2.5 Empat Tingkatan Pemahaman Tentang Aikidou

2.5.1 Harmoni dengan Diri Sendiri

  Pemahaman tentang harmoni dimulai dari memahami bagaimana menempatkan komponen-komponen diri kita pada tempat dan fungsinya yang tepat.

  Komponen diri kita secara sederhana terbagi menjadi tiga, hati, pikiran, dan tubuh. Ke tiga komponen ini diciptakan sebagai sebuah kesatuan, oleh karena itu sudah semustinya difungsikan sebagai sebuah kesatuan, tidak terpisah-pisah, dengan begitu secara alamiah diri kita akan berfungsi secara optimal. Dalam tahap mengharmonisasikan diri sendiri ini, satu hal penting yang harus ditekankan adalah penggunaan hati. Hati yang ditempatkan ditempat yang baik dan benar, akan senantiasa berkehendak atas sesuatu yang berdasarkan kebenaran, yang akan mengarahkan pikiran pada rencana kegiatan/tindakan yang baik dan benar pula, yang ada akhirnya akan terwujud dalam perbuatan yang baik dan benar yang dilakukan oleh tubuh kita, begitupun sebaliknya. Jadi mulailah kita dengan selalu memeriksa kondisi hati kita pada saat akan beraktivitas.

2.5.2 Harmoni dengan Sesama Manusia

  

Setelah memahami bagaimana menempatkan komponen diri kita ditempat

  yang tepat, dan menjadikan diri kita harmonis dengan diri sendiri mulailah kita belajar memahami bagaimana menempatkan diri kita dalam hubungannya dengan orang lain. Manusia diciptakan sebagai mahluk sosial yang harus berinteraksi dengan sesamanya. Tidak jarang pula masalah timbul disebabkan ketidakmampuan kita menyesuaikan diri kita dengan faktor eksternal (orang lain).

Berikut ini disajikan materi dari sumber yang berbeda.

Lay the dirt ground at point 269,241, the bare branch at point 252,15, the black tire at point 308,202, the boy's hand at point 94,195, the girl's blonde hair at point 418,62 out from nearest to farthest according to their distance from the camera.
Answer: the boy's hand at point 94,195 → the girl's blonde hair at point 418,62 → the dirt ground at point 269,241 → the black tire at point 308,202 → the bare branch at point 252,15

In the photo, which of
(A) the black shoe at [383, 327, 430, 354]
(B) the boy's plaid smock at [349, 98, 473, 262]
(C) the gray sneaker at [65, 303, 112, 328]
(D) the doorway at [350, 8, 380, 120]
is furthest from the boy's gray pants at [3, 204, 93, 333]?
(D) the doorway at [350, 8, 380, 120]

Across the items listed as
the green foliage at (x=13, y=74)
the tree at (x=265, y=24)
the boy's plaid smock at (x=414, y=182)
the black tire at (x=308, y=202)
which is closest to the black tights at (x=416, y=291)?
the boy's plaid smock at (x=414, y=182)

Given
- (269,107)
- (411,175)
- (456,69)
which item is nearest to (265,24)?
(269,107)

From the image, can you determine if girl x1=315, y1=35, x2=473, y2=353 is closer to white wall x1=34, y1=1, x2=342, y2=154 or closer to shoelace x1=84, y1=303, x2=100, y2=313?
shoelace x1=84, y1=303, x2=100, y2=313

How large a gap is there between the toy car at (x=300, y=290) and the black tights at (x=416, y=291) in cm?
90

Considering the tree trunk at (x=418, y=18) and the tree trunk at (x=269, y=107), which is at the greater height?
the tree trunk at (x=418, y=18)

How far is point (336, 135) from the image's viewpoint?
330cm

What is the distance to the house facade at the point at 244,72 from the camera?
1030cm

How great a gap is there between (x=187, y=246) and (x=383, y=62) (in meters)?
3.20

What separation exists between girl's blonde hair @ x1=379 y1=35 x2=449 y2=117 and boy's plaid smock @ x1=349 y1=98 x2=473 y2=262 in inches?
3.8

Inilah sebabnya pemahaman tentang keharmonisan tidak cukup kita kembangkan hanya dalam taraf harmoni dengan diri sendiri, namun juga harus dikembangkan juga pada taraf harmoni dengan orang lain.

2.5.3 Harmoni dengan Sesama Mahluk Ciptaan TUHAN

  Dengan kata lain mengharmonisasikan diri kita dengan alam, ini adalah tahapan pemahaman tentang keharmonisan di level yang ketiga, dimana kemudian kita mulai melihat keberadaan kita sebagai bagian dari sebuah kesatuan yang lebih besar yaitu lingkungan kehidupan kita, hingga yang paling besar adalah bagian dari alam semesta, dalam tahap pemahaman ini, kesadaran tentang eksistensi diri kita meluas hingga kita memahami peran yang harus kita mainkan dalam hubungannya dengan lingkungan kita, komunitas dan habitat kita, sehingga kita kemudian berusaha untuk menempatkan diri yang tepat dalam interaksi kehidupan yang dijalani bersama sesama manusia (www.Indie Publishing.com).

2.5.4 Harmoni dengan Dojo

   Sebagai tempat latihan, dojo sendiri merupakan tempat yang pas untuk

  latihan penyelarasan dengan lingkungan. Etika yang diberlakukan di dojo, pengaturan alas kaki, cara duduk, urutan duduk, cara menghormati, dll, Harus dipatuhi sebaik mungkin. Dalam hal waza, harmoni dengan dojo tampak misalnya dalam mengarahkan waza seperti kaiten nage. Nage harus memperhatikan agar uke tidak menabrak tiang, dinding atau teman latihan lain. Jatuh itu gampang, tapi jatuh dengan enak, dengan ukemi yang benar, menyatukan diri dengan matras atau tanah itu lain soal. Harus dilatih teknik aikidou serta sikap mental sehingga seseorang dapat menyatu dengan lingkungannya, menyelaraskan gravitasi dan arah laju tubuh yang jatuh atau menyelaraskan diri menggelinding dengan hampir tidak bersuara di matras (www.aikidojogjakarta.com/?p=818).